What an unenviable situation a man must be in to live himself, and see everybody else destroyed! What a glory it would be to him! He could then exclaim, like Alexander Selkirk,
I am monarch of all I survey, My right there is none to dispute.
It is a glory I never want to have.
The religious world scandalize the Deity by saying He is quite alone. I once learned a piece to repeat on the Fourth of July. It began like this—
When time was not, e'er suns and planets shone; When God their mighty Maker lived alone; When men, the high born offspring of the sky, Lived but in visions to the Eternal's eye; T'was then that freedom held her bright abode In cloudless glory in the mind of God.
I do not believe God was ever alone; for He has said Himself, it is not good for man to be alone; and if it is not good, I am sure He will not be alone.
We are created in His image and likeness, and I think He has been moving on the same track we are in, and we shall acquire the same experience if we listen to His revelations. "What!" do you suppose He has lived in the flesh?" Paul says, we have not a God that cannot be touched with the feelings of our infirmities. Why? Because he has felt about the same as we do. The other day when brother Hyde was mixing mortar, a person came along and said, "Brother Hyde, is it possible that I see you mixing mortar?" "Yes," I replied, and when I stand up yonder, and see you poor fellows mixing mortar, I can sympathise with you." I should hate to enlist under a General, and follow him to the field of battle if he had never been there; I should want him to have a little experience, and then I could follow him with some degree of confidence.
I have spoken to you freely on the common salvation. And while the Spirit is upon me, I would charge you to practise it; to set your standard prices now, and maintain them to your brethren in the spring. If you have not already set them high enough to meet your ambitious views, raise them until they will, and there let them stand. That is my advice, and who is going to be injured by it? No person. Who is going to be benefited by it? The producer, who has to go into the field with his life in one hand, and the implement of husbandry in the other.
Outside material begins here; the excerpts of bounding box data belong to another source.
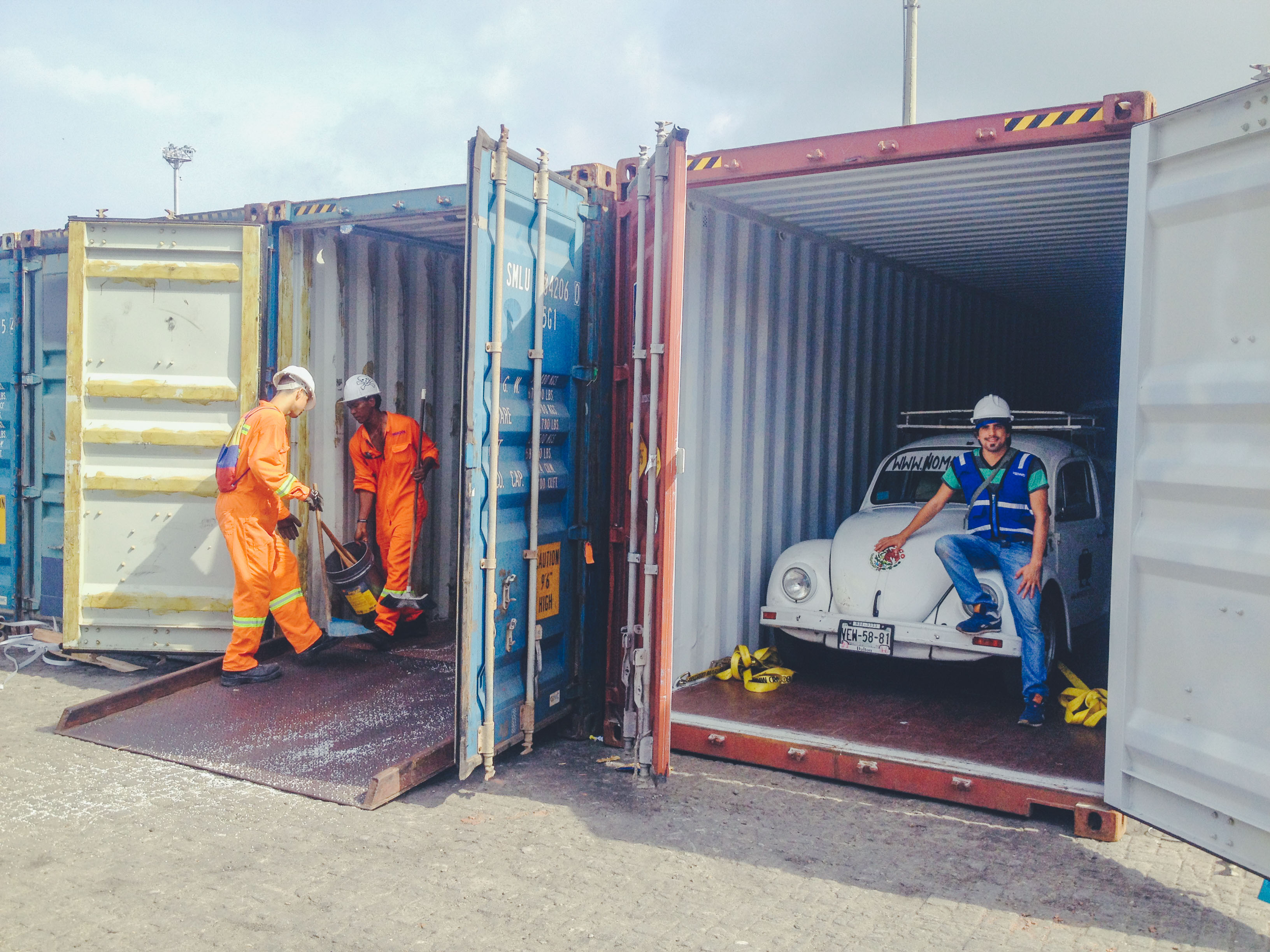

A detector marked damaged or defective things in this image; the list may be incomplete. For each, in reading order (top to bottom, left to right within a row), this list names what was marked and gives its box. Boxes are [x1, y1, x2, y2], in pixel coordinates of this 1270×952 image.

rusty container floor [60, 642, 457, 807]
rusty container floor [675, 655, 1102, 797]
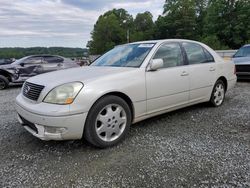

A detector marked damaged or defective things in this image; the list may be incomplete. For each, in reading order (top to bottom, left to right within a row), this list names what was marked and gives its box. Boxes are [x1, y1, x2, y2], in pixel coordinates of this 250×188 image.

damaged car [0, 54, 79, 89]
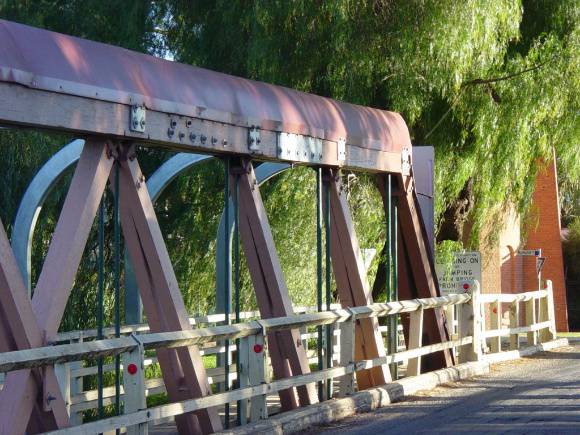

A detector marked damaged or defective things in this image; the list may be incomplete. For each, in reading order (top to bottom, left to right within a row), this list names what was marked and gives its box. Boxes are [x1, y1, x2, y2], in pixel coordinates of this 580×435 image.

rusty steel truss [0, 19, 448, 435]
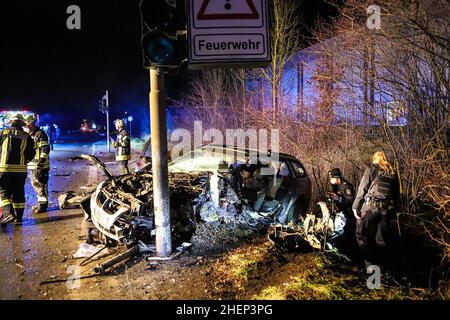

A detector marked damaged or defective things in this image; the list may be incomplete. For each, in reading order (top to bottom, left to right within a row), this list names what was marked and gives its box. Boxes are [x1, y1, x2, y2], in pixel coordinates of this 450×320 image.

destroyed car [81, 146, 312, 246]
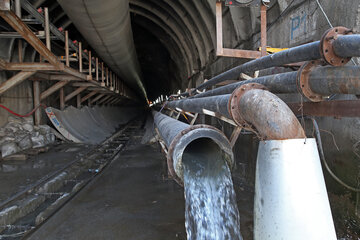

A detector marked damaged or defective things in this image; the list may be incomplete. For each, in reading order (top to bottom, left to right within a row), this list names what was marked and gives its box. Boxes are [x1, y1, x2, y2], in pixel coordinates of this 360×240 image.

rusty metal pipe [153, 111, 233, 184]
rusty metal pipe [166, 84, 304, 140]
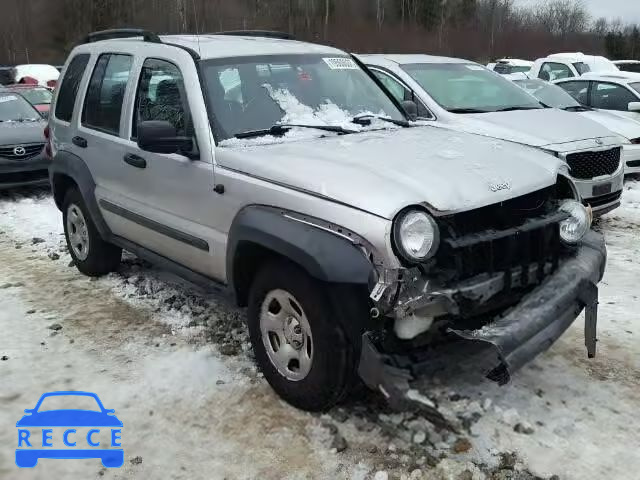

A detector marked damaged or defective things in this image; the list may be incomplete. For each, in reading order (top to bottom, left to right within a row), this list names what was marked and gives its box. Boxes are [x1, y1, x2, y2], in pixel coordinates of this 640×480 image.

broken headlight housing [396, 209, 440, 262]
damaged front end [358, 186, 608, 406]
detached bumper piece [358, 231, 608, 404]
crumpled front bumper [358, 231, 608, 406]
detached bumper piece [450, 231, 604, 384]
broken headlight housing [560, 199, 592, 244]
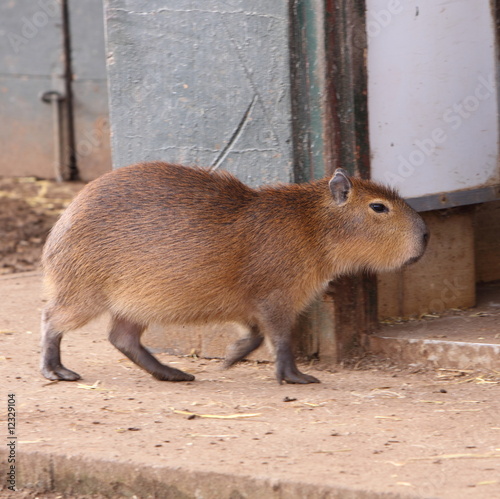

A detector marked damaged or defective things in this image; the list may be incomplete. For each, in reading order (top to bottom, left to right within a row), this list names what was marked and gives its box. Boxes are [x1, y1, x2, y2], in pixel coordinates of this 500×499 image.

If this is done, the hand of God will strengthen the hands of the producer, and he will live in time and throughout eternity; and we shall have abundance, and rejoice in the kingdom of our God.
Contend earnestly for the faith once delivered to the Saints. But if I were to branch out upon that, I should detain you too long. I will therefore leave it for another occasion, or for some one who is better able to handle it than myself.
May God bless us, and save us in His kingdom. Amen.